HURIWA recalled that in Adamawa and Taraba states, hundreds of internally displaced persons are left to wallow in penury, neglect and many have become sick, dejected and emotionally traumatised with no hope for a quick resolution of these challenges. 

As such, the national lecture will also look into the allegations of sexual abuse of IDPS by security operatives in places such as Maiduguri, other parts of Borno, Yobe, Taraba and Adamawa states, with a view to ascertaining how far these grave allegations have been redressed.

Relevant security agencies have been invited to attend the lecture and deliver their positions on the ill-treatment of IDPS; the Chief of Army Staff, Lieutenant General Tukur Yusuf Buratai, was specifically invited and is expected to deliver an address.

Major speakers at the event are Senator Enyinnaya Abaribe, the Senate Committee Chairman on Power, the Executive Secretary of National Human Rights Commission, Barrister Tony Ojukwu, Chairman of Federal Road Safety Commission, Barrister Bhukari Bello, the Director General/Federal Commissioner of Nigerian Refugees Commission, Office of the Secretary to the Government of the Federation; foreign diplomats and leading clerics.

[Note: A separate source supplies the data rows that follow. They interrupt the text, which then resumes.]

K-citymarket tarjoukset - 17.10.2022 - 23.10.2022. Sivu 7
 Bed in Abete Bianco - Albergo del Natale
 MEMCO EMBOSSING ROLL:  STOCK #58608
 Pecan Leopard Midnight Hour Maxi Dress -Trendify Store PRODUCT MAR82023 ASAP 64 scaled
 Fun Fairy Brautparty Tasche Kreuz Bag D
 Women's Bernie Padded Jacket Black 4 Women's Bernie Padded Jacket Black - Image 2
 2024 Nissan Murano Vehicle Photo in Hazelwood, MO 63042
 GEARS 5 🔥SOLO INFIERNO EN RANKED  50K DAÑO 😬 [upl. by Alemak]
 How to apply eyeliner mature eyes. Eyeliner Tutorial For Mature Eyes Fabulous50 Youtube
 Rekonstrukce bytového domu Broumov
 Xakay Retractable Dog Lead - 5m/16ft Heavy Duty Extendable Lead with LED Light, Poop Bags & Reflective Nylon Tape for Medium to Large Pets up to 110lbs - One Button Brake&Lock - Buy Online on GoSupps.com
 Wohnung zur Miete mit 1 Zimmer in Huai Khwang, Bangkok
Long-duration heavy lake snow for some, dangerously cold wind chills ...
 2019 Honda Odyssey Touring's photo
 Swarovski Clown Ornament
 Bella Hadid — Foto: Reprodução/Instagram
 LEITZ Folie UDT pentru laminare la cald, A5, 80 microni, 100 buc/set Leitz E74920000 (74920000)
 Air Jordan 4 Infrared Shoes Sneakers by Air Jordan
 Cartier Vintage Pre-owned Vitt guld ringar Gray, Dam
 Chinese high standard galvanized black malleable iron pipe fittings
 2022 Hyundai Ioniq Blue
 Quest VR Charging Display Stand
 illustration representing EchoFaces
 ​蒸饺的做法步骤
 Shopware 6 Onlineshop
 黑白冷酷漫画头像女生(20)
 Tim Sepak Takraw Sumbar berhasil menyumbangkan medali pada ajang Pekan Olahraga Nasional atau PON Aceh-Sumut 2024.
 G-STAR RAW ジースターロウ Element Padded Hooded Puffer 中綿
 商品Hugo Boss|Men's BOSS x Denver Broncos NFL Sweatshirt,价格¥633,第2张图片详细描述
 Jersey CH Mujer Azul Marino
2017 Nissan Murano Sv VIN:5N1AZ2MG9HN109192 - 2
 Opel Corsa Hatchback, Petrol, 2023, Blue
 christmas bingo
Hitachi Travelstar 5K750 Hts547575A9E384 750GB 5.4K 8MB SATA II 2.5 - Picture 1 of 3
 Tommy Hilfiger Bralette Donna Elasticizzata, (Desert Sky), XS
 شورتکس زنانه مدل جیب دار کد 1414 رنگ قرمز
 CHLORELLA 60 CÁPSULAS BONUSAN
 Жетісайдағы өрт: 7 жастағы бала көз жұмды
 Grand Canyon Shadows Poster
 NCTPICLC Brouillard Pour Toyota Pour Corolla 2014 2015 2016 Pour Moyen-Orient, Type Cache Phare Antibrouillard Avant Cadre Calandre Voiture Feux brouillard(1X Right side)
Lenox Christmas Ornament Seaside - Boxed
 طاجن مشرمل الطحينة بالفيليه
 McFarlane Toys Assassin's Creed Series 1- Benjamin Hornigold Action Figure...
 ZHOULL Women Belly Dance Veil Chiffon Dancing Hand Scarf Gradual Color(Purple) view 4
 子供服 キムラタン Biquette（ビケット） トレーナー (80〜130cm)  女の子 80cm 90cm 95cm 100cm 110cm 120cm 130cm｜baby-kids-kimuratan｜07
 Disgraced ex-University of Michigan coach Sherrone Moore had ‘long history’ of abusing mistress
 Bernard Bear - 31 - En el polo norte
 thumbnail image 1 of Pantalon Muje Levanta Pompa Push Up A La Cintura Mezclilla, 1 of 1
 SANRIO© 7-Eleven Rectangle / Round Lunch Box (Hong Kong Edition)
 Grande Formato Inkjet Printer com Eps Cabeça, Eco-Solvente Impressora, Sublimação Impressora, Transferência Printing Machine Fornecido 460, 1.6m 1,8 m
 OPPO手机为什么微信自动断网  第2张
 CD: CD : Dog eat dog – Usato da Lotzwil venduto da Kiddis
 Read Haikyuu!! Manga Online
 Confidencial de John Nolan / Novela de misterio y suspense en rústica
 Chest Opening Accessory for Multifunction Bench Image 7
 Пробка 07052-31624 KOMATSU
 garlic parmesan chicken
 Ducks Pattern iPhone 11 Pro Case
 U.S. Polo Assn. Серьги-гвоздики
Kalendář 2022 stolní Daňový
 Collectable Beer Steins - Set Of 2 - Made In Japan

Also expected are leaders of public and private sectors.

EbonyBronze Beauty Parlour has been commissioned to provide free makeup services for the first ten ladies to attend and stay throughout the lecture.

20 students from poor homes will also receive N10,000 subsidy for the WAEC fees.

Also slated to receive honours are President of the United Labour Congress (ULC), Comrade Joe Ajaero and Senator Abaribe.

Chairman of Abuja Municipal Area Council will also receive honorary mention as a human rights friendly council chairman in Nigeria.

HURIWA, a not-for-profit body, was founded eleven years ago as an advocacy and media-affiliated platform to champion the respect for the human rights of all Nigerians. It has more than 8,000 registered members. The 2018 lecture is the eleventh in the series.